- Exercise prompt: Transcribe the whole listing without a single picture.

[Records of spatial reasoning questions]
**********

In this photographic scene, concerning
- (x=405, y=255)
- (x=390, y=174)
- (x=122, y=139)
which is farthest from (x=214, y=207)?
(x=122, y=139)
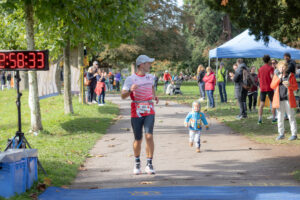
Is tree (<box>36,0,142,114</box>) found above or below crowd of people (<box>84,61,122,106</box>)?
above

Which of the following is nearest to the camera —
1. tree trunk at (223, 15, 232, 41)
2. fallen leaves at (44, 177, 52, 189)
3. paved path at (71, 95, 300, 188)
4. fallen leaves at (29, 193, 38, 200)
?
fallen leaves at (29, 193, 38, 200)

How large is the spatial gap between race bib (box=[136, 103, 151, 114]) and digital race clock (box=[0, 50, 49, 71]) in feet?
5.64

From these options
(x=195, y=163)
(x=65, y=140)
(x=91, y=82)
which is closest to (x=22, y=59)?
(x=195, y=163)

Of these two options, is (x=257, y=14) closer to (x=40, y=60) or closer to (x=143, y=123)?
(x=143, y=123)

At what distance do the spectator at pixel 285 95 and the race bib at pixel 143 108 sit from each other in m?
4.40

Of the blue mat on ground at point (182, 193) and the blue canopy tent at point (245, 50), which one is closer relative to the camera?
the blue mat on ground at point (182, 193)

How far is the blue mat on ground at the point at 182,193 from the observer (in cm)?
541

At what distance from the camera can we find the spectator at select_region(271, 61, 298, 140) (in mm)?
10312

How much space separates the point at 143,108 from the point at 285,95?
15.0 ft

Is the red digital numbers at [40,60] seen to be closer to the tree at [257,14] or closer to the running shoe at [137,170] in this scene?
the running shoe at [137,170]

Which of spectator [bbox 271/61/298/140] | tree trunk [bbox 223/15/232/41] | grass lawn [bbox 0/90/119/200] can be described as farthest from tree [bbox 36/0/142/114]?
tree trunk [bbox 223/15/232/41]

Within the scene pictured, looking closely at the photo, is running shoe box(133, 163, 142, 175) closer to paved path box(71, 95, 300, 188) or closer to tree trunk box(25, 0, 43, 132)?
paved path box(71, 95, 300, 188)

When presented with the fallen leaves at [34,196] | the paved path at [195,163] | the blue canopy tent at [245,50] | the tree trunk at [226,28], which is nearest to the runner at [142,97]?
the paved path at [195,163]

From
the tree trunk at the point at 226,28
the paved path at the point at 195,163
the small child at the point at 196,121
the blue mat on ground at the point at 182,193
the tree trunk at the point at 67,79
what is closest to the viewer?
the blue mat on ground at the point at 182,193
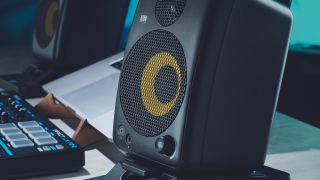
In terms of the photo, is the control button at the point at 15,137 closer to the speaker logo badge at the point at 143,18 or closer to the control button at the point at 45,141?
the control button at the point at 45,141

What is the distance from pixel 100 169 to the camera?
29.7 inches

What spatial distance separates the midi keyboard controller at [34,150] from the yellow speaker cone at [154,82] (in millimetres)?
176

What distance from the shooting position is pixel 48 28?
1.28m

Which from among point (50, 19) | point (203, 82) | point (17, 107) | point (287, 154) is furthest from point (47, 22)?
point (203, 82)

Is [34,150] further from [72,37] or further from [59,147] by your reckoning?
[72,37]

**********

- Output of the task:
In this photographic scene, concerning
- (x=405, y=255)
- (x=390, y=174)
- (x=122, y=139)
which is farthest from (x=214, y=207)?
(x=122, y=139)
Is tree (<box>36,0,142,114</box>) found above or below crowd of people (<box>84,61,122,106</box>)?
above

Which of the following is nearest to the camera —
1. tree trunk at (223, 15, 232, 41)
2. fallen leaves at (44, 177, 52, 189)
3. paved path at (71, 95, 300, 188)
4. fallen leaves at (29, 193, 38, 200)
?
fallen leaves at (29, 193, 38, 200)

How large is the spatial gap between race bib (box=[136, 103, 151, 114]) and digital race clock (box=[0, 50, 49, 71]) in feet?
5.64

From these options
(x=195, y=163)
(x=65, y=140)
(x=91, y=82)
which is closest to (x=22, y=59)?
(x=195, y=163)

Of these two options, is (x=257, y=14) closer to (x=40, y=60) or closer to (x=143, y=123)?
(x=143, y=123)

At what distance do the spectator at pixel 285 95 and the race bib at pixel 143 108 sit from each other in m?
4.40

Of the blue mat on ground at point (182, 193) and the blue canopy tent at point (245, 50), which one is closer relative to the camera?
the blue mat on ground at point (182, 193)

How far is the blue mat on ground at the point at 182,193 from the observer (in cm)?
541

At what distance from the camera can we find the spectator at select_region(271, 61, 298, 140) (in mm)?
10312

How much space separates the point at 143,108 from the point at 285,95?
15.0 ft

Is the red digital numbers at [40,60] seen to be closer to the tree at [257,14] or closer to the running shoe at [137,170] in this scene?
the running shoe at [137,170]

Which of spectator [bbox 271/61/298/140] | tree trunk [bbox 223/15/232/41] | grass lawn [bbox 0/90/119/200] can be described as farthest from tree [bbox 36/0/142/114]?
tree trunk [bbox 223/15/232/41]

Within the scene pictured, looking closely at the photo, is running shoe box(133, 163, 142, 175) closer to paved path box(71, 95, 300, 188) or closer to tree trunk box(25, 0, 43, 132)?
paved path box(71, 95, 300, 188)

When presented with the fallen leaves at [34,196] | the paved path at [195,163] | the blue canopy tent at [245,50] | the tree trunk at [226,28], which is nearest to the runner at [142,97]?
the paved path at [195,163]

From
the tree trunk at the point at 226,28
the paved path at the point at 195,163
the small child at the point at 196,121
the blue mat on ground at the point at 182,193
the tree trunk at the point at 67,79
what is closest to the viewer?
the blue mat on ground at the point at 182,193
In terms of the photo, is the control button at the point at 15,137 closer to the speaker logo badge at the point at 143,18 or closer to the control button at the point at 45,141?
the control button at the point at 45,141

What is the distance from pixel 100 169 to the camera?
29.7 inches

What spatial distance separates the midi keyboard controller at [34,150] from the yellow speaker cone at [154,82] (in millimetres)?
176

What distance from the shooting position is pixel 48 28?
1.28m

Which from among point (50, 19) | point (203, 82) | point (17, 107) | point (287, 154) is furthest from point (47, 22)?
point (203, 82)

Is [34,150] further from [72,37] or further from [59,147] by your reckoning?
[72,37]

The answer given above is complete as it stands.